The first instruction was this:

“Build houses and settle down; plant gardens and eat what they produce. Marry and have sons and daughters; find wives for your sons and give your daughters in marriage, so that they too may have sons and daughters. Increase in number there; do not decrease.” (Jer. 5:5-6)

Being salt and light begins with a focus on family. My kids are all out of the house now. The six of them are all out on their own. My time of influence isn’t over (I hope), but the best opportunity to be salt and light in their lives is gone now, and it seems like it went too fast!

I fear in my personal doubts sometimes that I wasn’t the salt and light I should have been. I made a lot of mistakes. I missed a lot of opportunities. If I am being perfectly honest, I didn’t appreciate how quickly that time of influence would pass.

If you are a parent with children still at home, I urge and encourage you to redeem the time. Don’t let the precious minutes, hours, days and years go by without being the salt and light to your children you can be. Lean into it and embrace it. Those days are ultimately fleeting. And don’t forget your spouse; he/she needs you to be salt and light as well.

The second instruction the prophet Jeremiah gave the exiled nation was this:

“Also, seek the peace and prosperity of the city to which I have carried you into exile. Pray to the Lord for it, because if it prospers, you too will prosper.” (Jer. 29:7)

God wants you to be salt and light in the city and community in which you find yourself. That means getting involved in your community. God doesn’t want His followers sitting on the sidelines; He wants us to “get in the game”.

We can’t be salt and light if we don’t get involved with the people and groups in our communities. Churches can have a preservative effect on a community by their involvement, leading the way in reaching the vulnerable people with clothes, food, kindness and love. Churches that have high visibility in a community (for the benefit of the community) can have a profound effect for the Gospel.

Community involvement, however, is where too much salt can be overpowering and overwhelming. God calls individual Christians to venture out past the church gates and cloistered church groups into the community carrying the flavor and aroma of the Gospel as they go.

We don’t have to preach the Gospel everywhere we go to be effective. We need people who can show the kindness, love, integrity, self-control and other fruits of the Spirit to a world that is lost and hurting. If we simply exhibit the character of Christ, we will open doors to people willing to hear the Gospel.
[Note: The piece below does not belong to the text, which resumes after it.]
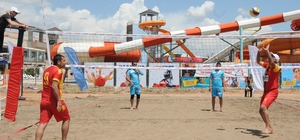 Denizi olamayan Mardin'de plaj voleybolu heyecanı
Finally, Jeremiah instructed the new residents of Babylon as follows:

“Do not let the prophets and diviners among you deceive you. Do not listen to the dreams you encourage them to have. They are prophesying lies to you in my name. I have not sent them….” (Jer. 29:8-9)
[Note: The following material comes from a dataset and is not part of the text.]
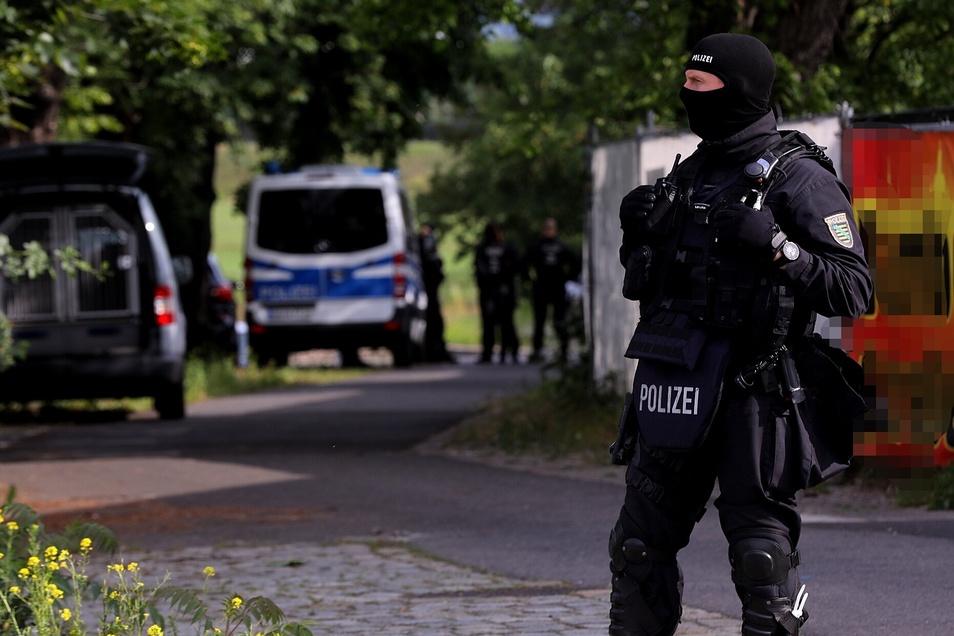 Schwer bewaffnete Polizisten waren an dem Einsatz beteiligt, der sich gegen Autoschieber richtete.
God doesn’t call us out of the world. He calls us into the world, but that calling comes with a warning that we should not be taken or captivated by the world and its allurements. This world and everything in it is passing away. Jesus taught us to pray to the Father; “Thy Kingdom come!”

We should not forget that we are aliens and strangers in this world. Like Abraham living as a sojourner in tents in the promised land, we are just passing through. If we let ourselves by taken by the spirit of this world, we will lose our saltiness – our distinctness. We should never forget the Gospel.

In truth, where would we go?! Only Jesus is the Word, the Bread of Life, the Living Water. Why would we trade that for anything the world has to offer?!

We are called to be salt and light, to have an impact in the world. The greatest impact we could possibly have is to introduce people to the good news, the Gospel, the love of God expressed for us in Jesus who was the fullness of God in the flesh. The greatest impact we can have is an eternal one, calling to the eternity God placed into every human heart.

To fulfill that calling, we need to be right in the mix of humanity. We can’t separate ourselves and hope to be the salt and light God made us and called us to be. We need to be engaged in our families and in the communities in which God placed us, and we need to keep our focus on the Gospel and the kingdom of God as we go out into the kingdoms of this world.